В начале седьмого часа пришел Григорий, вспотевший, красный и усталый после целого дня работы в гавани, на бриге “Вихрь”, на котором Кислицын был рулевым. От него сильно пахло смолой. Ею пропитаны были и его широкие жилистые руки, и его рабочая, когда-то белая парусинная голландка, и штаны.

Он был совсем невзрачен, этот приземистый, широкоплечий, совсем белобрысый человек лет тридцати, с рябоватым лицом, опушенным светлыми баками, маленьким широким носом и толстыми губами, прикрытыми жесткими рыжими усами. Вместо бровей у него были припухлые красные дуги. Ноги были слегка изогнуты.

Но и в выражении голубых серьезных глаз и скуластого круглого лица, и во всей фигуре матроса было что-то располагающее, внушающее к себе доверие, что-то сильное и вместе с тем скромное. Чувствовалось, что это – человек честный и стойкий.

Глаза его радостно сверкнули при виде жены. В этом взгляде ясно светилась бесконечная любовь.

– Здорово, Груня! – ласково, почти нежно проговорил матрос.

– Здравствуй, Григорий!

Голос матроски звучал приветливо, но не радостно. Спокойный взгляд, которым она встретила мужа, не был взглядом любящей женщины.

Григорий пошел в сени мыться, затем переоделся и, выйдя из-за полога в красной ситцевой рубахе и чистых штанах, присел к столу, видимо довольный, что находится дома, в этой уютной, чисто прибранной комнате, и что жена побаловала его и колбасой и ситником. И всегда так она его балует, когда он к вечеру возвращается домой. Заботливая.

Он закусывал молча и, когда они стали пить чай, сообщил ей о том, как сегодня старший офицер на бриге бесновался, полоумный, и выпорол пять человек.

– А ты, Груня, стирала?

– А то как же? Целый день стирала.

И, помолчав, прибавила:

– Давече утром, как несла белье, этот ваш генерал-арестант в переулке пристал…

– Ишь подлая собака! – зло проговорил Григорий, и довольное выражение мигом исчезло с его лица. Он нахмурился. – Что ж он говорил тебе?

– Звал к себе жить… Ты, говорит, одному мне стирать станешь белье. Судьбу нашу с тобой обещал устроить… Останешься, говорит, довольна…

– А ты что? – нетерпеливо перебил Григорий, бросая строгий и пытливый взгляд на жену.

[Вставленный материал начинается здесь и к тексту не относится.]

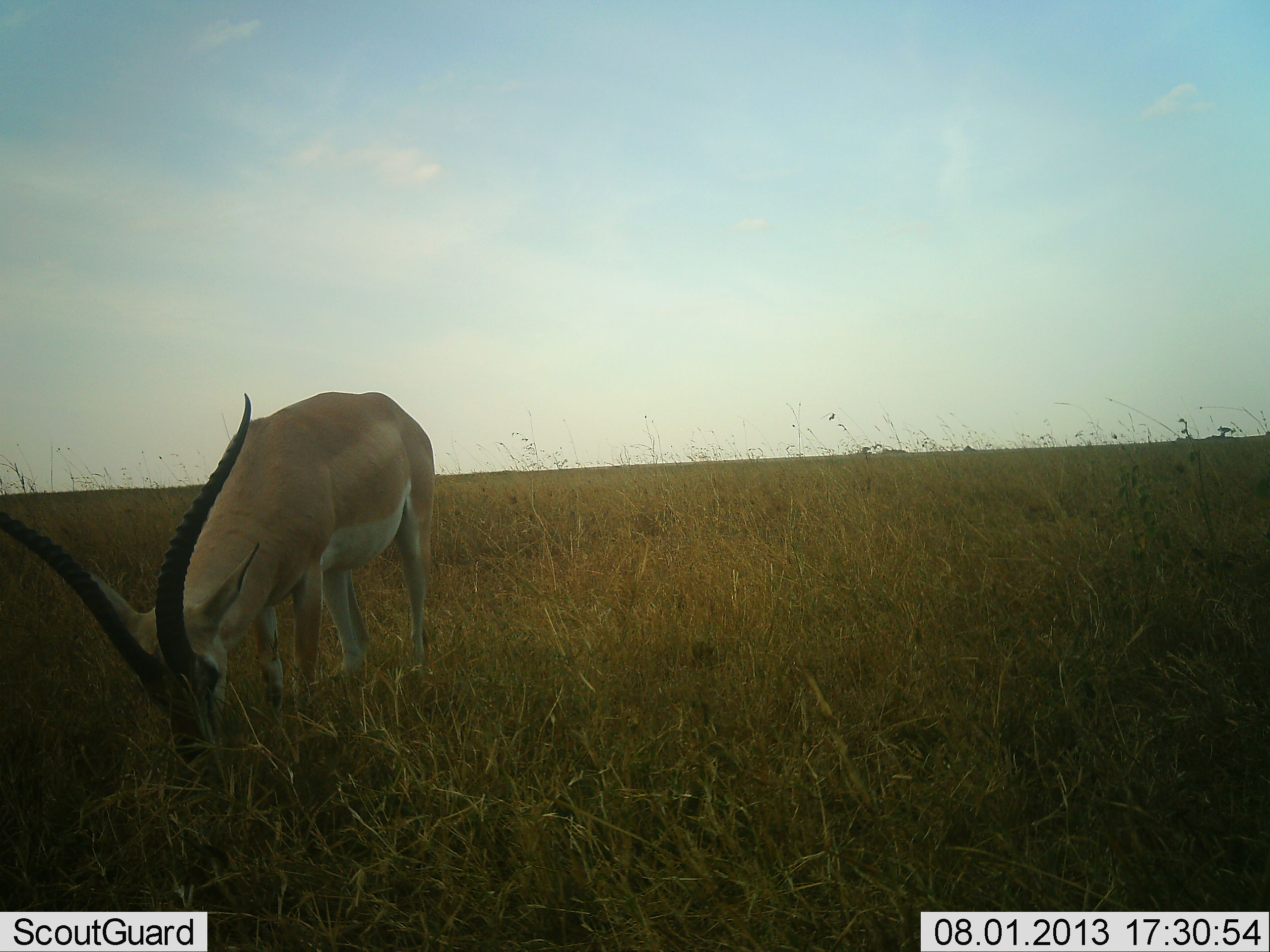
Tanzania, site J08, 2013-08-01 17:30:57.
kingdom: Animalia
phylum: Chordata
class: Mammalia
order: Artiodactyla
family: Bovidae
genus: Nanger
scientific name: Nanger granti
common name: grant's gazelle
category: gazellegrants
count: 1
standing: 30%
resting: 0%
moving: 0%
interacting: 0%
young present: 0%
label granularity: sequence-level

– Известно что! – сердито ответила Аграфена, видимо обиженная и этим вопросом и подозрительным взглядом мужа. – Небось так отчекрыжила старого дьявола, что будет помнить!

И она подробно рассказала, как “отчекрыжила”.

– Ай да молодца, Груня! Так ему и надо, подлецу! И тиранство ему вспомнила?.. И старым псом назвала? Ну и смелая же ты у меня матроска! – весело и радостно говорил Григорий.

Его лицо прояснилось. Большие голубые глаза любовно и виновато остановились на Груне.

Но прошло минут пять, и он снова нахмурился и спросил:

– А прощалыжника ветрела сегодня?

– Какого такого прощалыжника? – в свою очередь спросила Аграфена, поднимая на мужа холодный, усталый взгляд.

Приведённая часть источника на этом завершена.